* Task brief:
Could you quote the listing below word for word, from start to finish, with the picture left out of your answer?
# # # # #
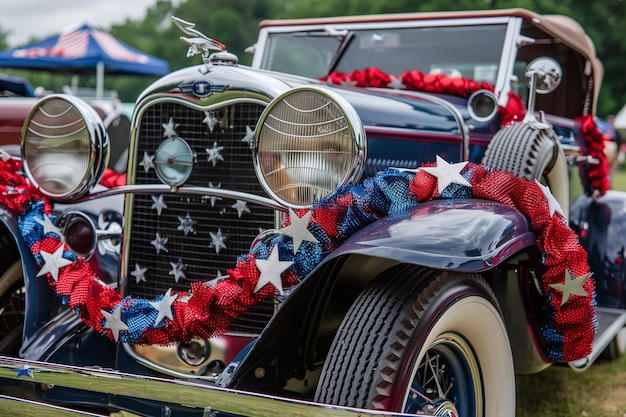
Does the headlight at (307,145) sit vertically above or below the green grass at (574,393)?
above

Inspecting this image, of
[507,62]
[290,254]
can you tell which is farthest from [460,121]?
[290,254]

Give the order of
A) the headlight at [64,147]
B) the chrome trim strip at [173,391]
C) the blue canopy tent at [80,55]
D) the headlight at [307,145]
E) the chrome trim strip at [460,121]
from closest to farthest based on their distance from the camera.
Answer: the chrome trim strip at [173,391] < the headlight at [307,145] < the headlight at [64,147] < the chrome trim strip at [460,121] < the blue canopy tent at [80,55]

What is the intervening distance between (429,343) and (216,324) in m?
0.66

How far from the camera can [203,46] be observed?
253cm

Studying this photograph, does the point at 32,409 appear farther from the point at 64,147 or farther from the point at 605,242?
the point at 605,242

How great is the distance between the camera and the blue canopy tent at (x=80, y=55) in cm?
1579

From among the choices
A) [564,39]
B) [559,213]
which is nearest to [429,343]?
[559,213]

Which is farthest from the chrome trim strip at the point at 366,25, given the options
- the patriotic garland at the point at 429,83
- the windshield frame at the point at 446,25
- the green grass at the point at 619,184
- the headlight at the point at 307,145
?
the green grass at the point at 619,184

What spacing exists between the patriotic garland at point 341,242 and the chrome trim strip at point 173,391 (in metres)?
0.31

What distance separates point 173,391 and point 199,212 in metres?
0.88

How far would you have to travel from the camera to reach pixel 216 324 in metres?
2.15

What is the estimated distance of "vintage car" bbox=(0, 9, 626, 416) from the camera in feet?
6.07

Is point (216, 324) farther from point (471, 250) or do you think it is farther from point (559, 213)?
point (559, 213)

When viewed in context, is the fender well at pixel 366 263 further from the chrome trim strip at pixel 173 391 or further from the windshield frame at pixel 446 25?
# # # # #
* Task output:
Does the headlight at (307,145) sit vertically above or below the green grass at (574,393)?
above

Inspecting this image, of
[507,62]
[290,254]
can you tell which is farthest from [460,121]?
[290,254]

Give the order of
A) the headlight at [64,147]
B) the chrome trim strip at [173,391]
C) the blue canopy tent at [80,55]
D) the headlight at [307,145]
E) the chrome trim strip at [460,121]
from closest to farthest based on their distance from the camera.
Answer: the chrome trim strip at [173,391] < the headlight at [307,145] < the headlight at [64,147] < the chrome trim strip at [460,121] < the blue canopy tent at [80,55]

What is the intervening distance between (429,343) and (216,324) in m?
0.66

How far from the camera can [203,46] be observed?
253cm

Studying this photograph, does the point at 32,409 appear farther from the point at 64,147 or farther from the point at 605,242?
the point at 605,242

How great is the distance between the camera and the blue canopy tent at (x=80, y=55) in cm?
1579

From among the choices
A) [564,39]
B) [559,213]
which is nearest to [429,343]?
[559,213]

Which is farthest from the chrome trim strip at the point at 366,25, given the options
- the patriotic garland at the point at 429,83
- the windshield frame at the point at 446,25
- the green grass at the point at 619,184
- the headlight at the point at 307,145
?
the green grass at the point at 619,184

What spacing exists between the patriotic garland at point 341,242 and the chrome trim strip at point 173,391 (in metres)?
0.31

What distance separates point 173,391 and point 199,212 in metres?
0.88

How far would you have to travel from the camera to reach pixel 216 324 in metres?
2.15

What is the estimated distance of "vintage car" bbox=(0, 9, 626, 416) from the camera in feet?
6.07

Is point (216, 324) farther from point (471, 250) or do you think it is farther from point (559, 213)?
point (559, 213)

When viewed in context, is the fender well at pixel 366 263 further from the chrome trim strip at pixel 173 391 or further from the windshield frame at pixel 446 25?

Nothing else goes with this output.